The Examiner concluded that Novak's interaction with the Union's law firm, while "marginal," nonetheless was an attorney-client relationship, noting that, "If the firm had subsequently been hired by the School district to fight the Complainant's appeal, there could be no plausible argument that it did not have a conflict." Examiner's Dec. at 8. Although the Union forcefully argues that the firm could not have established an attorney-client relationship where its only interaction with the individual was to decline to represent her, we are persuaded by the Examiner's hypothetical that an attorney-client relationship may well have been established for conflict of interest purposes.

Assuming arguendo that Novak and the Union's firm had an attorney-client relationship in the prior case, was the firm's prior interaction with Novak "substantially related" to the subject matter of the instant case? Novak seems to argue that the two cases are related simply because both concern her workers' compensation claim. In addition, she interprets the Supreme Court's decision in Mahnke v. WERC, 66 Wis.2d 524 (1975) to require the Union to consider the merits (i.e. costs/potential benefits and likelihood of success in arbitration) of her compensation claim as part of its duty of fair representation. Hence, Novak also views the two claims to be substantially related as a matter of law.

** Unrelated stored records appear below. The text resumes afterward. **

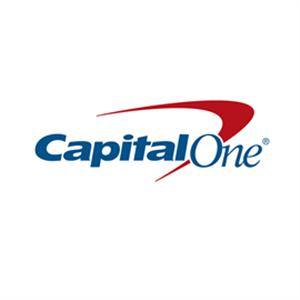 Logo of Capital One Café - Harvard Square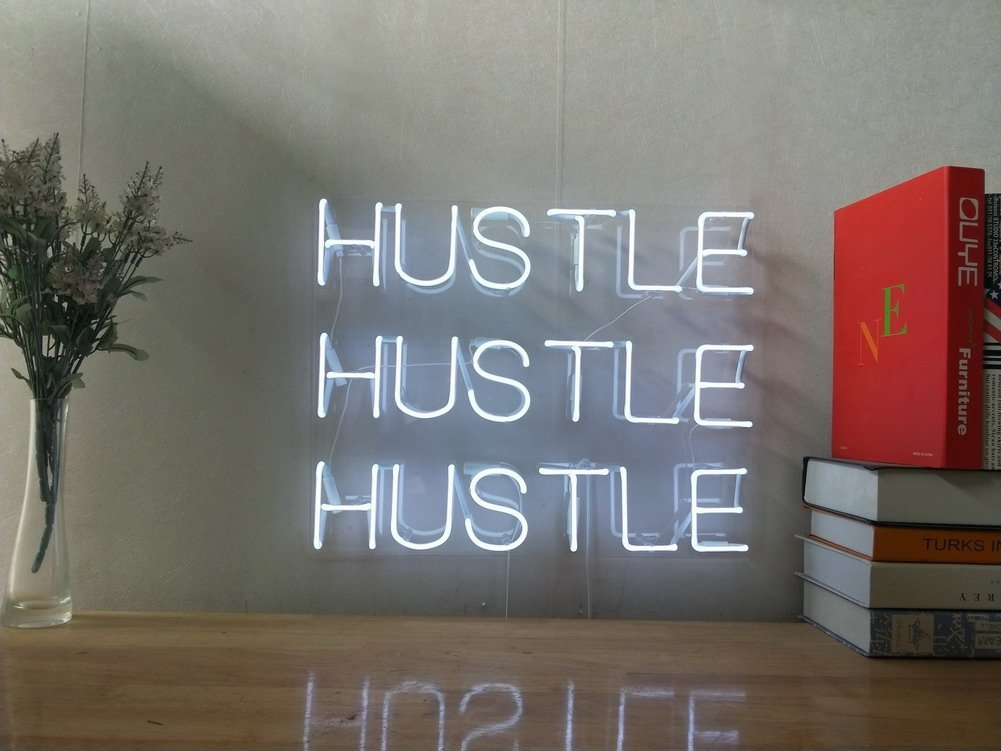Hustle Hustle Hustle Real Glass Neon Sign For Bedroom Garage Bar Man Cave Room Home Decor Handmade Artwork Visual Art Dimmable Wall Lighting Includes Dimmer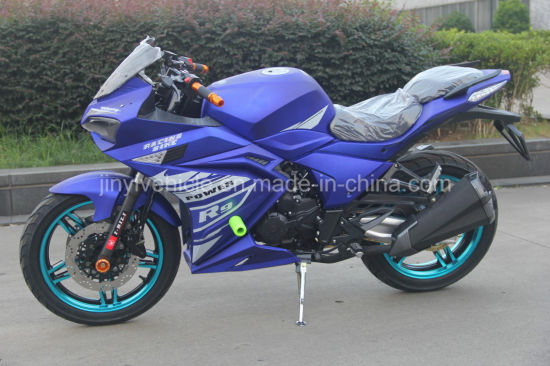 250cc Racing Bike C2 Blue Motorcycle with Charming Color pictures & photos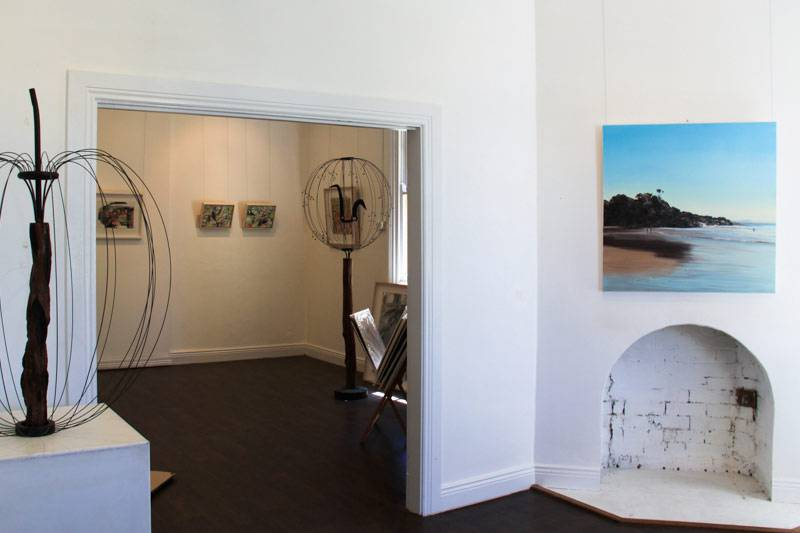 Walcha Gallery of Art - Adwords Guide
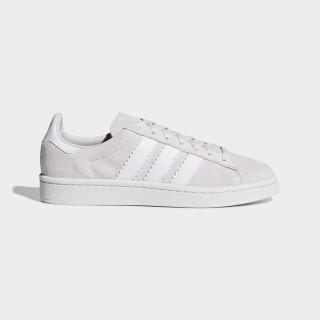 Sapatos Campus Pink /  Ftwr White  /  Crystal White CG6033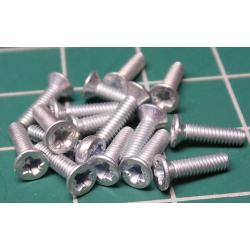 Screw, M2x8, Head Countersunk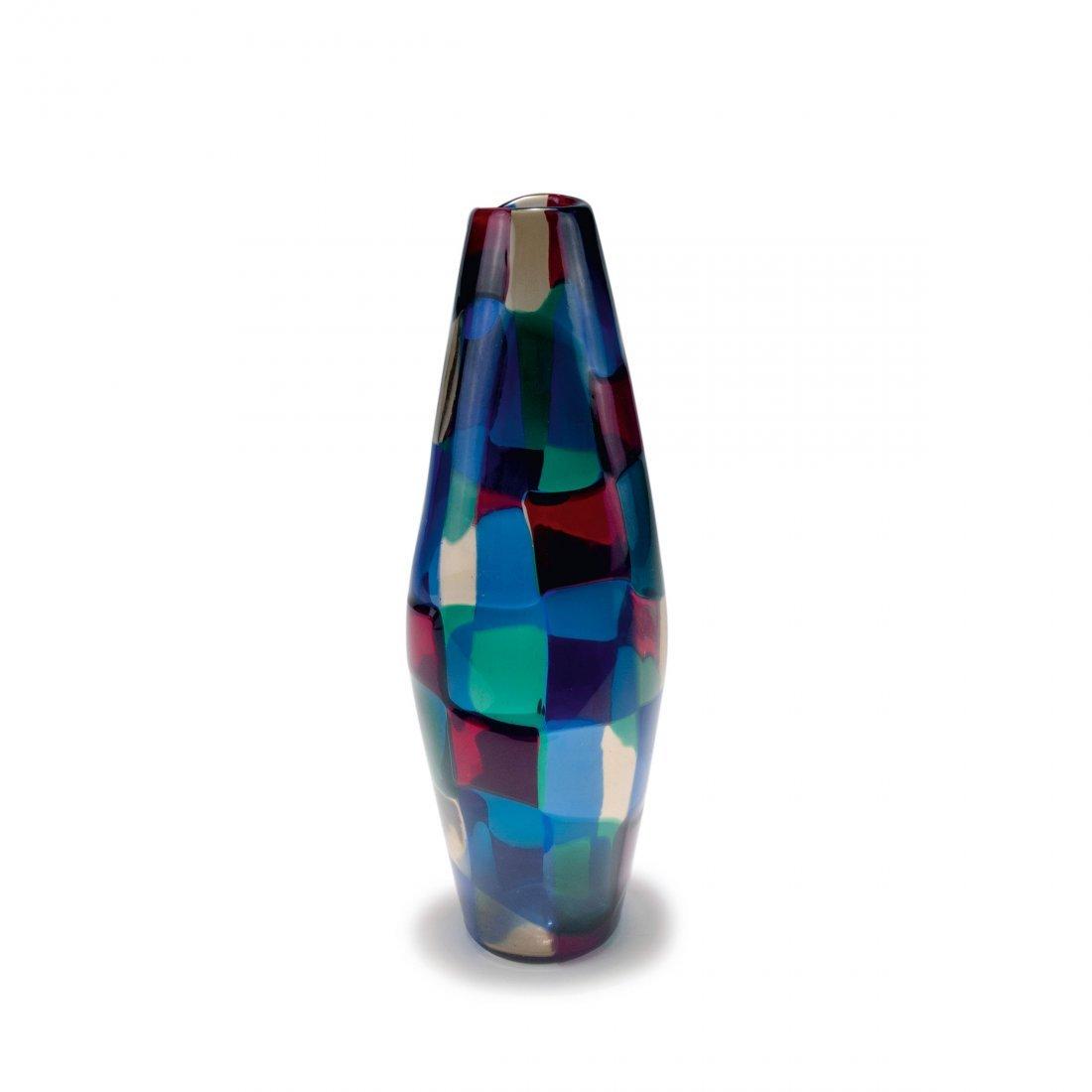 'Pezzato' vase, 1951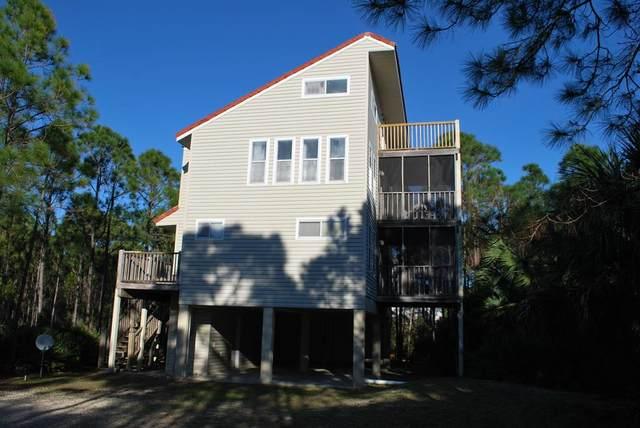2112 Dolphin Ct, ST. GEORGE ISLAND, FL 32328 (MLS #303884) :: CENTURY 21 Coast Properties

The Examiner concluded that the two cases were not substantially related because Novak's initial case with the firm involved "the merits" of her workers' compensation claim, whereas the instant case (as confirmed by the Union's waiver) can and will be decided without regard to the merits of the compensation claim. In Berg, the Court of Appeals quoted with approval language from a Supreme Court decision defining the concept of "substantially related" to mean: " the lawyer could have obtained confidential information in the first representation that would have been relevant in the second." 141 Wis. 2d at 886. In essence, the Examiner ruled that the merits of the workers' compensation claim are irrelevant and immaterial in the instant case if the Union waives the right to raise a defense based on the merits of the compensation claim. We agree. The Union has confirmed that its defense in this case ­ on the compensation eligibility issue, the leave eligibility issue, or any other issue ­ will not depend upon the merits of Novak's compensation claim. The Union's defense regarding the workers' compensation elements of the instant case is that the duty of fair representation never attached as to Novak's compensation claim and thus the Union had no duty to represent Novak regarding her compensation claim, regardless of its merits. Hence, there is no disqualifying conflict under the Berg definition, as none of the confidential information the Union's law firm may have received from Novak regarding the first case (the merits of her compensation claim) "would be relevant in the second."

Page 6


In light of the Union's legal position in this matter, we agree with the Examiner that Novak has misconceived the applicability of the Mahnke decision, in arguing that Mahnke required the Union to undertake a merit-based analysis of her workers' compensation grievance. However, even if the Union's defense is rejected by the Examiner and Mahnke is held to be applicable, there would be no "substantial relationship" between the two cases under the Berg definition, because the Union has disavowed any intention to present evidence or argument that it undertook a merit-based analysis.

Accordingly, we see no derogation of Novak's right to a fair hearing by allowing the Union to be represented by the counsel of its choosing in this case and we affirm the Examiner's Order.

Dated at Madison, Wisconsin, this 7th day of July, 2004.